When is 'if' not necessary?

In some scripts, I’ve seen if conditional statements written as:

if [ some_conditional_statement ]; then
    # do stuff


[ some_conditional_statement ] && #do stuff

Is the second example equivalent (do stuff portion will only execute if the conditional is true), but only useful when you only need to perform one command such as:

[ -f "/path/to/some/file" ] && . /path/to/some/file

Or is there another difference I am missing?

Here is Solutions:

We have many solutions to this problem, But we recommend you to use the first solution because it is tested & true solution that will 100% work for you.

Solution 1

The if-clause will execute whatever is in between then and fi if the expression after the if is true, which in shell terms mean that its exit value is zero. You can use a command or the brackets which is just a short form for the test command.
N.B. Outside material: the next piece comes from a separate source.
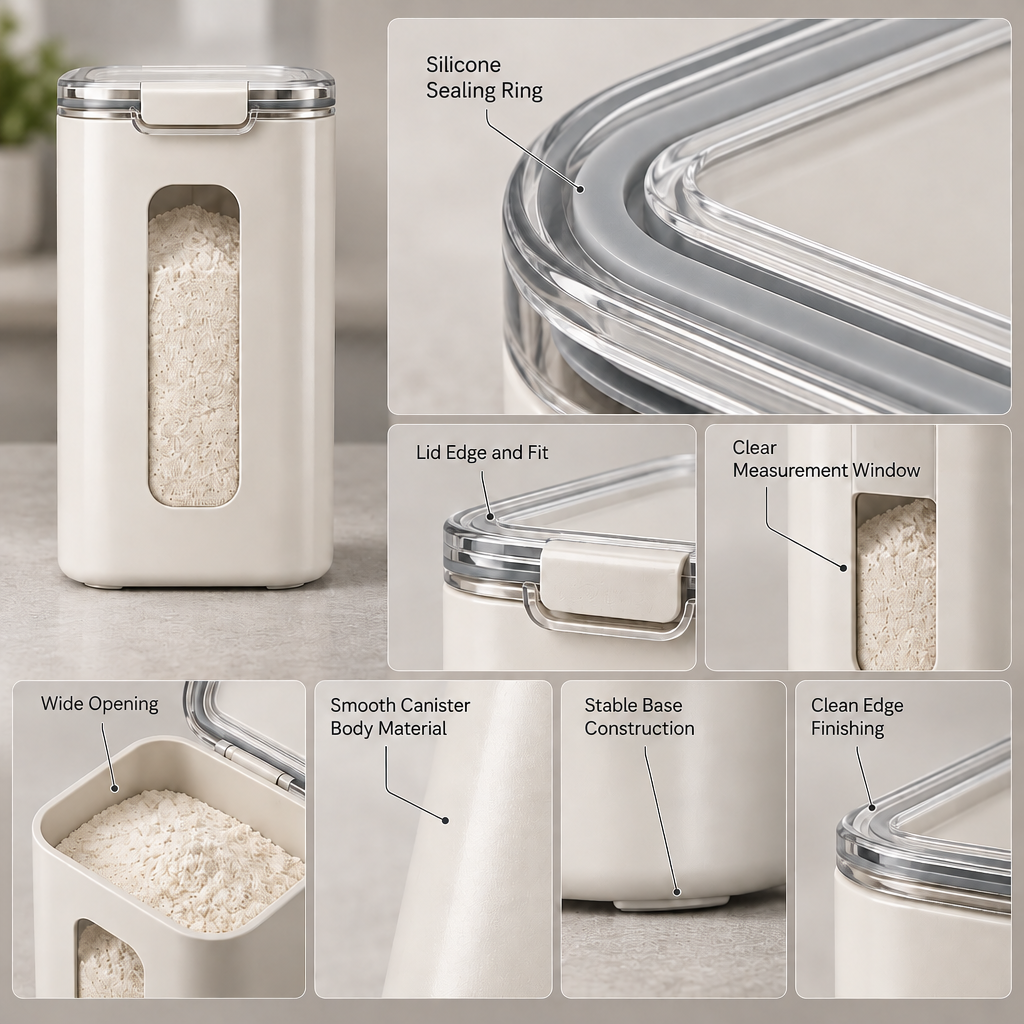 Lovrqi™ Large Airtight Flour Storage Canister main image 06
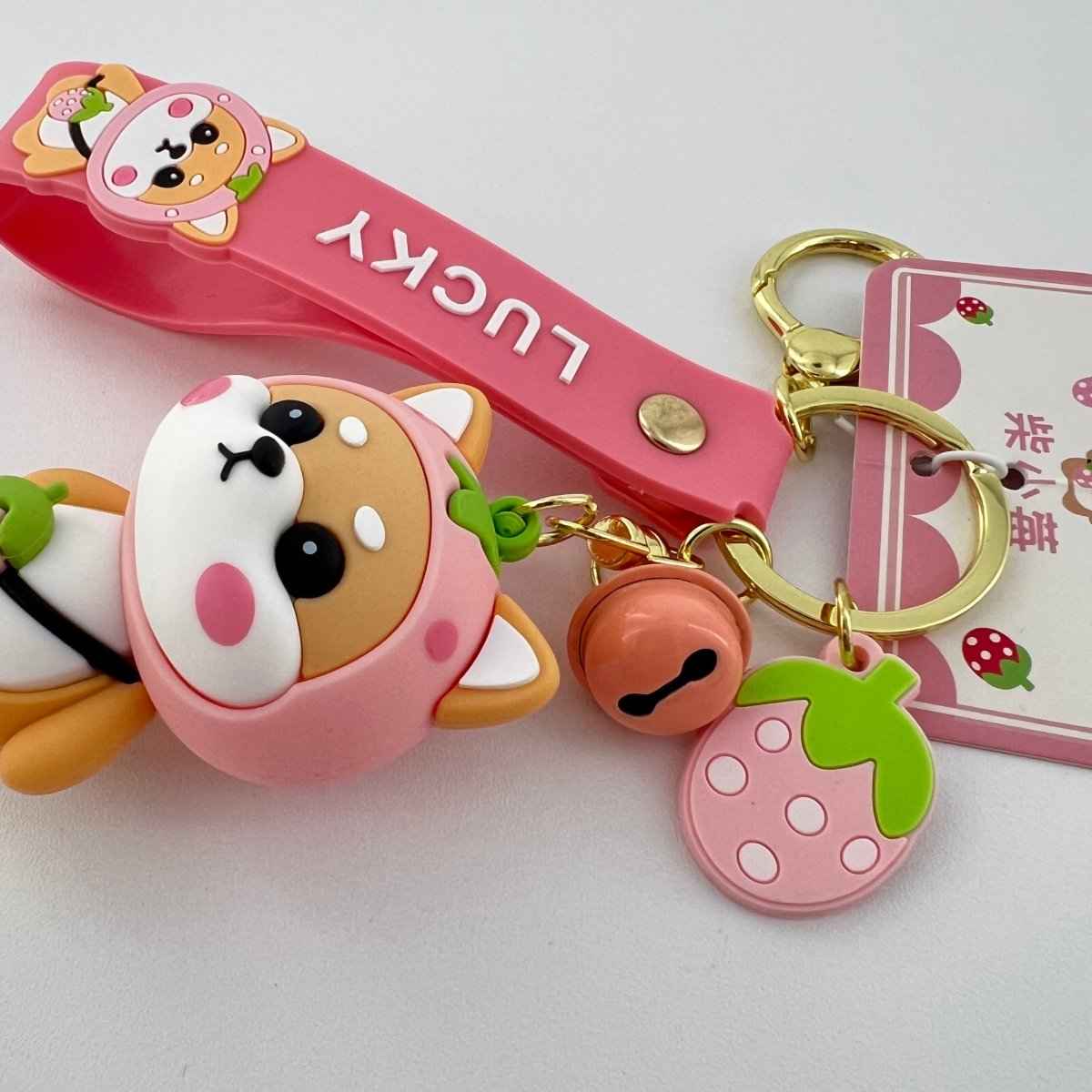 Strawberry Shiba Keychain — product photo 8 of 11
The a && b construct means: “evaluate a and if its true also evaluate b”. So your two examples are equivalent, but the if-clause is more readable and can be used to group several commands.

Solution 2

OK, I presume that you understand that [ condition ]
(or [[ condition ]] in bash)
is, essentially, a command that has no side effects,
but that evaluates the condition and gives an appropriate exit status. 
You mentioned chaining &&s together. 
You can do that;

A  &&  B  &&  C

is equivalent to

if A
    if B

But you seem to be asking how to do

if A

You can do that with

A  &&  (B; C)


A  &&  { B; C;}


  • The parentheses give you a subshell; i.e., commands B and C run in a child process. 
    commands like variable assignments or cd will have no effect on the parent shell. 
    Commands in braces run in the same process as the A command.
  • In the brace syntax,
    there must be a space after the { and a ; (or a &) before the }.

My opinion:

I strongly recommend using the ifthenelse syntax, for improved readability.

Note: Use and implement solution 1 because this method fully tested our system.